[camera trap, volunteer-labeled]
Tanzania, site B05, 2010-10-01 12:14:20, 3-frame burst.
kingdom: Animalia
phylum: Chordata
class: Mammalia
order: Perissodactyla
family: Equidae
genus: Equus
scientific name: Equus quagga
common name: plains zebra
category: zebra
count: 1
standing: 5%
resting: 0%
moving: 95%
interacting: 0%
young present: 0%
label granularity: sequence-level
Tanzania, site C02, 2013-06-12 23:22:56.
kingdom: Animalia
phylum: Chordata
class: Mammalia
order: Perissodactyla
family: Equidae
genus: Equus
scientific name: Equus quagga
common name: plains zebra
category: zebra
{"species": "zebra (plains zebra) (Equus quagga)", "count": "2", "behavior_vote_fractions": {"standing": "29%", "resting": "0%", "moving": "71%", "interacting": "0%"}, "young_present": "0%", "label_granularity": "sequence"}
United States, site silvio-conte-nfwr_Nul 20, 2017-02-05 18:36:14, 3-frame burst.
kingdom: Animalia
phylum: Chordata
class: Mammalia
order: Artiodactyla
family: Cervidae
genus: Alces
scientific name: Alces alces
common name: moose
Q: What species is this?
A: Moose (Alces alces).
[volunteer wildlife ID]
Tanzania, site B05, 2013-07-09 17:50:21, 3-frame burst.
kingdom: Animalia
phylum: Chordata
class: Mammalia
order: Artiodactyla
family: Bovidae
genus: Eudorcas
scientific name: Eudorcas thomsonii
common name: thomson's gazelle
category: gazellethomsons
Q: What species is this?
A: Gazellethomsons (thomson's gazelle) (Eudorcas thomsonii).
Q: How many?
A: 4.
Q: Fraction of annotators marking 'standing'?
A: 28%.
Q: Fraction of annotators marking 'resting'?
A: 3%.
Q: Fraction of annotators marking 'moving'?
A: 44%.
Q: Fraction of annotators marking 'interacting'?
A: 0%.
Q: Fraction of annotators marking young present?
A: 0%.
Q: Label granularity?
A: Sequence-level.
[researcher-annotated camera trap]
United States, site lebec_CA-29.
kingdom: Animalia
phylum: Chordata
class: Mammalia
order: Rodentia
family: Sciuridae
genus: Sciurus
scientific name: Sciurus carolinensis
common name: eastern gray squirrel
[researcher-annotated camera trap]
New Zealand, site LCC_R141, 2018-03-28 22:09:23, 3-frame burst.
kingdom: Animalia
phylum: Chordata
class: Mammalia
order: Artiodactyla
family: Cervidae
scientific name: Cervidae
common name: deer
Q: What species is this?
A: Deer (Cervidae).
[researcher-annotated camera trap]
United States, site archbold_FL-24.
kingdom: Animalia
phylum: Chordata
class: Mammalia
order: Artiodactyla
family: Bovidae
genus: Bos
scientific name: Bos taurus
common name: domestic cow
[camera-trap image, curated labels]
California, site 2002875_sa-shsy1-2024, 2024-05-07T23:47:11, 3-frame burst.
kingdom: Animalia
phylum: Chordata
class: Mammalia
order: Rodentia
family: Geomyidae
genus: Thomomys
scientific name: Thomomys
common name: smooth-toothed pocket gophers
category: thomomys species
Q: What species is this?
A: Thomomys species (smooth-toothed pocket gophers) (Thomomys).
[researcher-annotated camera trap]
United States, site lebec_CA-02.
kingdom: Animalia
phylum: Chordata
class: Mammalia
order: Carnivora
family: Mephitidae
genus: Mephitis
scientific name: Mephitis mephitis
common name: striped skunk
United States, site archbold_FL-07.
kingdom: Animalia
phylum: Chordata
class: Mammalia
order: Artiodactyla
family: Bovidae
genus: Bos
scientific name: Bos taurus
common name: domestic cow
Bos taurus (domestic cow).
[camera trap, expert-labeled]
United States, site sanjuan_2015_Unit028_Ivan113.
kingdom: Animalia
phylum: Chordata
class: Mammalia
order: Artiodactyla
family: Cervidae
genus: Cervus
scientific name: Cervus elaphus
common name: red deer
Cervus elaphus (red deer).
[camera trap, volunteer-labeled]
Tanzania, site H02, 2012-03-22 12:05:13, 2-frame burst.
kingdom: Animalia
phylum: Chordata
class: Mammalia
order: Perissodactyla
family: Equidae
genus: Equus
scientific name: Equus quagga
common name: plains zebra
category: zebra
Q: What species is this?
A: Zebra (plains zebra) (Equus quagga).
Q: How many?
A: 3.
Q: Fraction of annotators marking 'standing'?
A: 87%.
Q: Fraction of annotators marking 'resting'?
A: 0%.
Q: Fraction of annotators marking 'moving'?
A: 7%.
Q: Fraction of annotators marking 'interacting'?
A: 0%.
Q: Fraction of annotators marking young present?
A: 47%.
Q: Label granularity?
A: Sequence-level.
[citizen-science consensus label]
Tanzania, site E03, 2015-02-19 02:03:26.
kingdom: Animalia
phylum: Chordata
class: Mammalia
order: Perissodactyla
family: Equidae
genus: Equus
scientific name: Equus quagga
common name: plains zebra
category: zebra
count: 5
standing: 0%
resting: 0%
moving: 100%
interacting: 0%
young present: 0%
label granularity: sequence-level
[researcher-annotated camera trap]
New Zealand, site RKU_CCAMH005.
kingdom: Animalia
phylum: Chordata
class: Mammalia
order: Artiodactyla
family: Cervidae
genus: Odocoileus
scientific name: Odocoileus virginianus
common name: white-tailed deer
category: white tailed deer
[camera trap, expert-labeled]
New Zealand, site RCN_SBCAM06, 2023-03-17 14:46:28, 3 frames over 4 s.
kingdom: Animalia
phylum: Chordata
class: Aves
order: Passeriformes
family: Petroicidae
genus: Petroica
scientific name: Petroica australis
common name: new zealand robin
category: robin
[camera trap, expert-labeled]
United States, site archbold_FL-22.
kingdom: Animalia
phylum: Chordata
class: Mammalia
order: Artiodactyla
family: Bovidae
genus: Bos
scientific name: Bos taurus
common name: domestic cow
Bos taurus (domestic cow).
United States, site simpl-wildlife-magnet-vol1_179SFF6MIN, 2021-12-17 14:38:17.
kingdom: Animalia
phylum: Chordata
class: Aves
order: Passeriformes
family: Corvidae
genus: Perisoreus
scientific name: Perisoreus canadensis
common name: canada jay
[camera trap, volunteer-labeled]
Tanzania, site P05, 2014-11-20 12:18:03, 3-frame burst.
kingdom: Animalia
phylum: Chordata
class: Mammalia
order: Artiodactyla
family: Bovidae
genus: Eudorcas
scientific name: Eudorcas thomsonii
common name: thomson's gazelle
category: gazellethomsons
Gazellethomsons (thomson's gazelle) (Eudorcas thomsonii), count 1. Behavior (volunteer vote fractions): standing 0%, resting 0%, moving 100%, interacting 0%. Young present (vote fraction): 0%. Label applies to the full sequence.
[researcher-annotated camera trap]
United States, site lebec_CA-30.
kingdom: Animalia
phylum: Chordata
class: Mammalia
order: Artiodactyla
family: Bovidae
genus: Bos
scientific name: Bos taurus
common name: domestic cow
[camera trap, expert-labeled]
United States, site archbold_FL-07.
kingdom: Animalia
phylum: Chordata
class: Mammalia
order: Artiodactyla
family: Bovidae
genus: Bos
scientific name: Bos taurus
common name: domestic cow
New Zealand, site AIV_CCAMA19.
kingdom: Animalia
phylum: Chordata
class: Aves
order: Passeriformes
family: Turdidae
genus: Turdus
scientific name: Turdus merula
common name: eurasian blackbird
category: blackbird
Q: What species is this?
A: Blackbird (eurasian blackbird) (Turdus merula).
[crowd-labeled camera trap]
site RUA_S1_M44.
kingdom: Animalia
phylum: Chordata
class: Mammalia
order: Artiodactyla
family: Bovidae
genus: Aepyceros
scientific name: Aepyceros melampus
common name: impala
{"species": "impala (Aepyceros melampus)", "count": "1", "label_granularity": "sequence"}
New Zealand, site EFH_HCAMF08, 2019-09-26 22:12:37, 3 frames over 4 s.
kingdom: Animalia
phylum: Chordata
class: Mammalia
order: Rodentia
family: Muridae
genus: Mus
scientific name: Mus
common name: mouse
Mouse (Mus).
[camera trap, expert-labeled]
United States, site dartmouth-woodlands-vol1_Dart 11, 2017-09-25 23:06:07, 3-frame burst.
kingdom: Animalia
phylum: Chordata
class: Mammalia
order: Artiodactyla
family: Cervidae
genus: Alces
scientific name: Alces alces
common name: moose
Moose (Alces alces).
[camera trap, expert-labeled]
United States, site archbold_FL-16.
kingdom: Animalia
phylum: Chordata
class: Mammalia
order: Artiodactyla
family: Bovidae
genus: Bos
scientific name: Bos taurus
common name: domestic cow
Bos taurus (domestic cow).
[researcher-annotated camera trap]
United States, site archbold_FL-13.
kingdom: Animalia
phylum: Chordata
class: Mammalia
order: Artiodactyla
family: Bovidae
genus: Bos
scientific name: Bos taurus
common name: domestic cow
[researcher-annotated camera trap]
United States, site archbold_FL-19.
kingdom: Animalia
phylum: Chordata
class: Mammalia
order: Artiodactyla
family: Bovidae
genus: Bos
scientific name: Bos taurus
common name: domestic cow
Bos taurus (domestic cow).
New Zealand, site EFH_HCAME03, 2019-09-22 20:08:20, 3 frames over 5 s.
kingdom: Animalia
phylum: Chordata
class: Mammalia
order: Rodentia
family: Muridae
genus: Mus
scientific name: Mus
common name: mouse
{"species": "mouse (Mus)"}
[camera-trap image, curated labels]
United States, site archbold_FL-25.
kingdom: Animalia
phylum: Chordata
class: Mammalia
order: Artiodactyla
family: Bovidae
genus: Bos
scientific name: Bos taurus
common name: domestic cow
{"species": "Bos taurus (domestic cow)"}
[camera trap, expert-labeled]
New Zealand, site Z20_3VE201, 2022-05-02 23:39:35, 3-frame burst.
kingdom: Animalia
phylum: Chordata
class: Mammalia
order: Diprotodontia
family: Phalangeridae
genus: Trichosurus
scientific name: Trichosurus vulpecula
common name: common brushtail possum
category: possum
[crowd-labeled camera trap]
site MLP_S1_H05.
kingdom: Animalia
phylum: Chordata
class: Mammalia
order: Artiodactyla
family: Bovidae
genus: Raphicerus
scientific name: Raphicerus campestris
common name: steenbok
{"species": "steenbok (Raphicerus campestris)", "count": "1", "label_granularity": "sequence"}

Your instructions: Using the listing above, say how many of its lines contain "Aepyceros", and give no other words.

Result: 3